Camb-ai / MARS5-TTS

MARS5 speech model (TTS) from CAMB.AI
https://www.camb.ai
GNU Affero General Public License v3.0
1.37k stars 95 forks source link

release weights as safetensors #18

Closed keturn closed 1 week ago

keturn commented 2 weeks ago

safetensors is a file format for tensor storage that is faster to load than PyTorch pickles and avoids the security risks of loading pickles.

It's true that if the code and the weights come from the same repo, one is just as safe as the other. But if there's any chance that you're going to end up with an ecosystem where various different models or fine-tunes are floating around, I think it best to set precedent for using safetensors from the start.

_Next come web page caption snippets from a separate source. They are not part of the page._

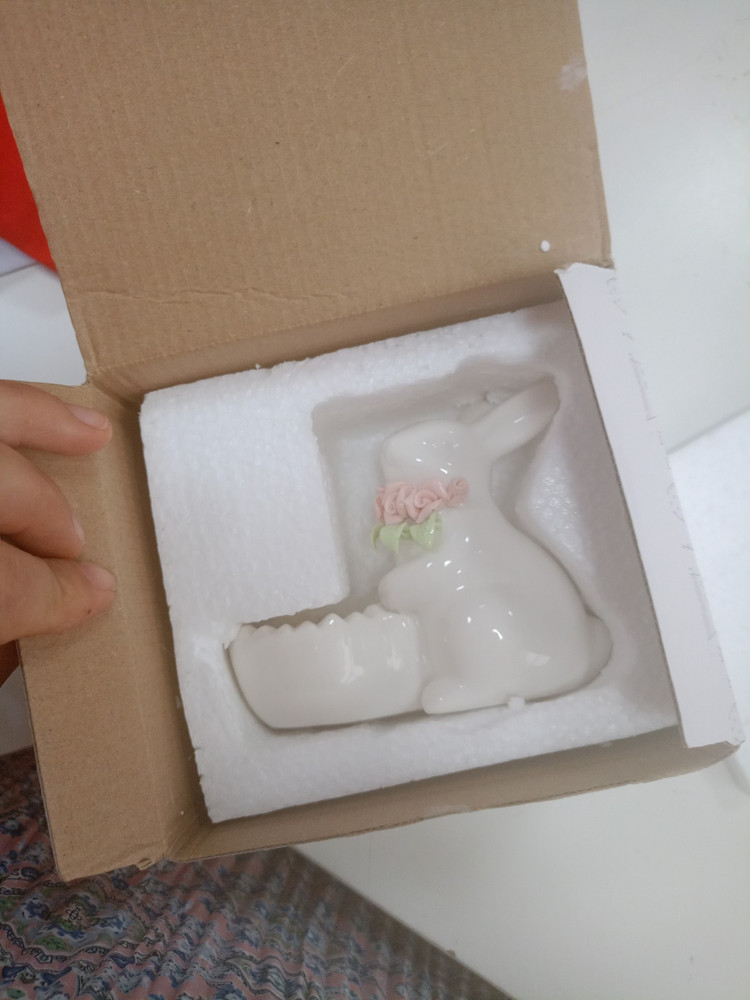 review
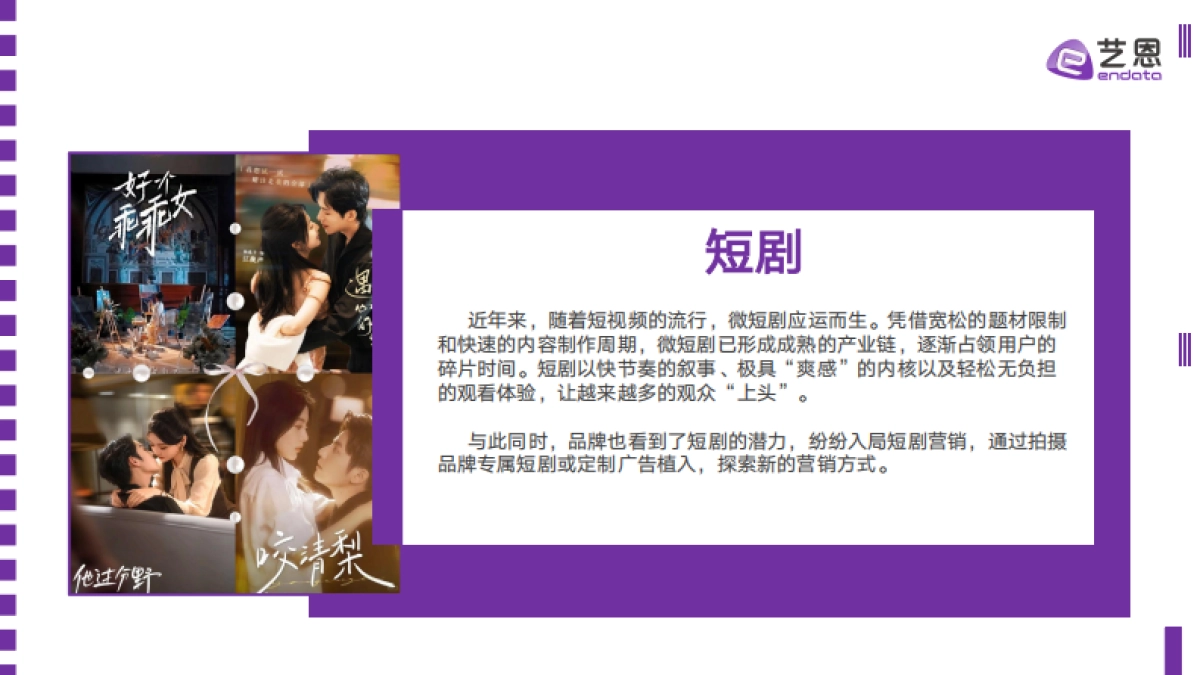 2025年短剧用户内容消费洞察报告_第3页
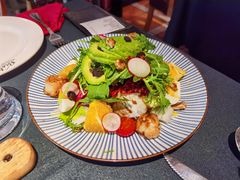 -碧特博格·20年品牌西餐厅(芜湖路店)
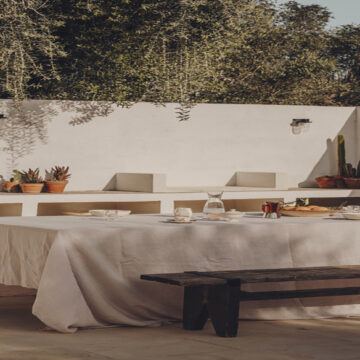 Reimagining Tradition: Borgo Gallana Bed & Breakfast by Studio Andrew Trotter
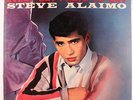 STEVE ALAIMO: Every Day I Have To Cry LP (Mono, original black label, few lite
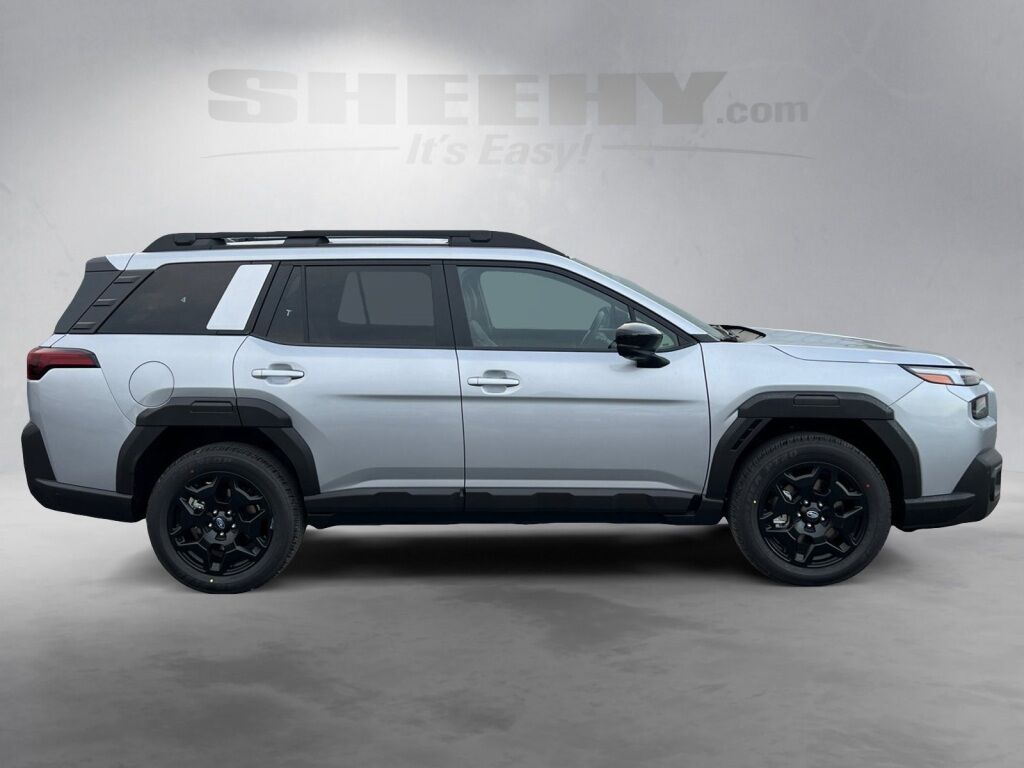 2026 Subaru OUTBACK Limited Hagerstown MD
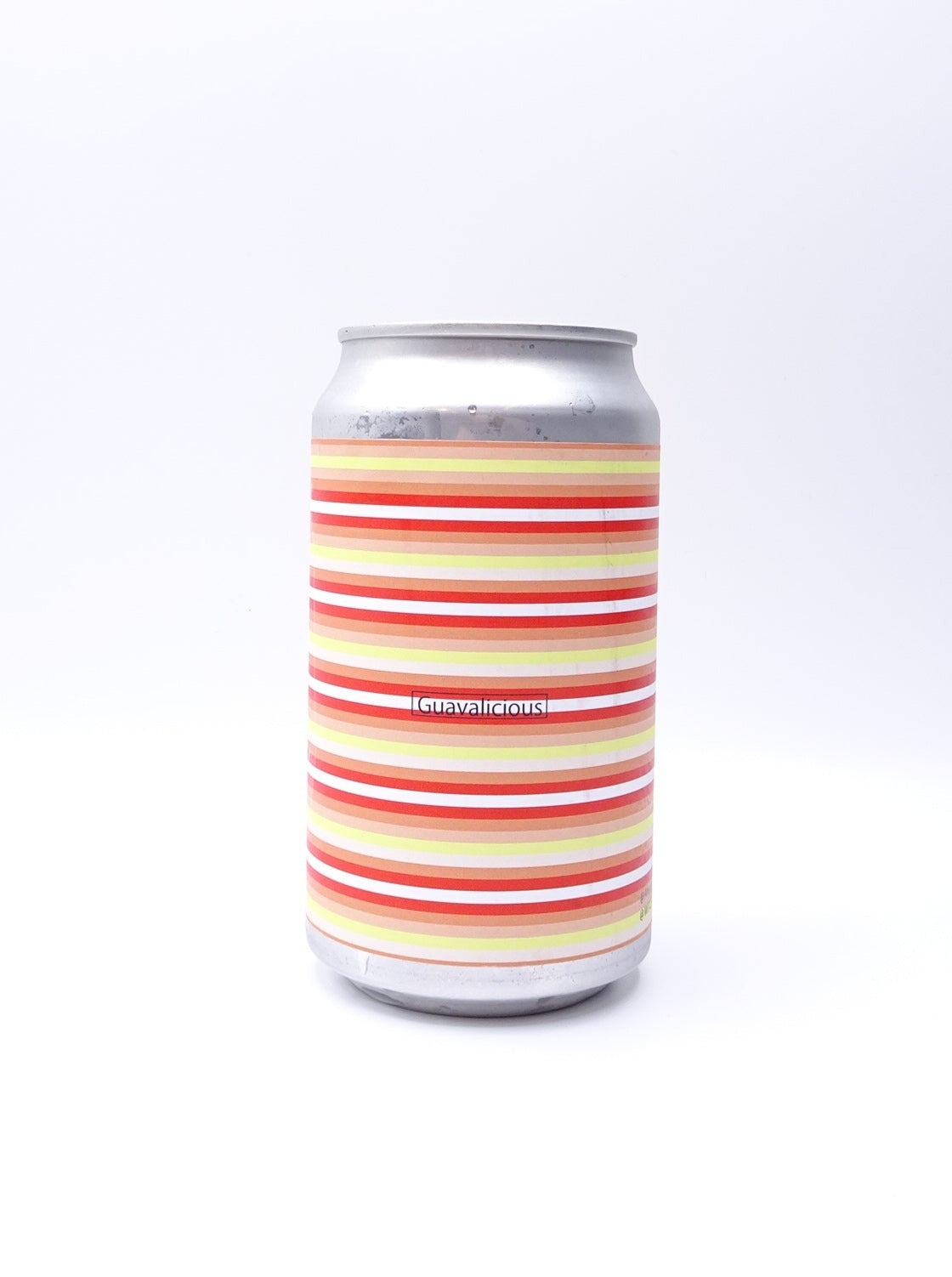 Guavalicious/グアバリシャス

keturn commented 2 weeks ago

Implementation Notes

I'm not so familiar with torch.hub, but I guess it just runs whatever is in https://github.com/Camb-ai/MARS5-TTS/blob/master/hubconf.py ?

I don't think https://github.com/huggingface/safetensors comes with a load_from_url function, but it should be straightforward to use torch.hub.download_url_to_file followed by safetensors.torch.load_file or safetensors.torch.load_model.

RF5 commented 1 week ago

Hi @keturn , we're working on it and should have a safetensors release out within the next few days. THanks for the suggestion!

RF5 commented 1 week ago

Hi @keturn , we've implemented changes now. In the hub.load() call, you can now specify which kind of checkpoint you prefer loading (safetensors or .pt pytorch formats). By default, the torch.hub.load() now loads safetensors versions. Both versions of checkpoints are available under the releases tab.

So, whether you use .safetensors or .pt checkpoints, hopefully providing the option to pick which kind is desired makes it work for everyone. We've also updated the readme to reflect this.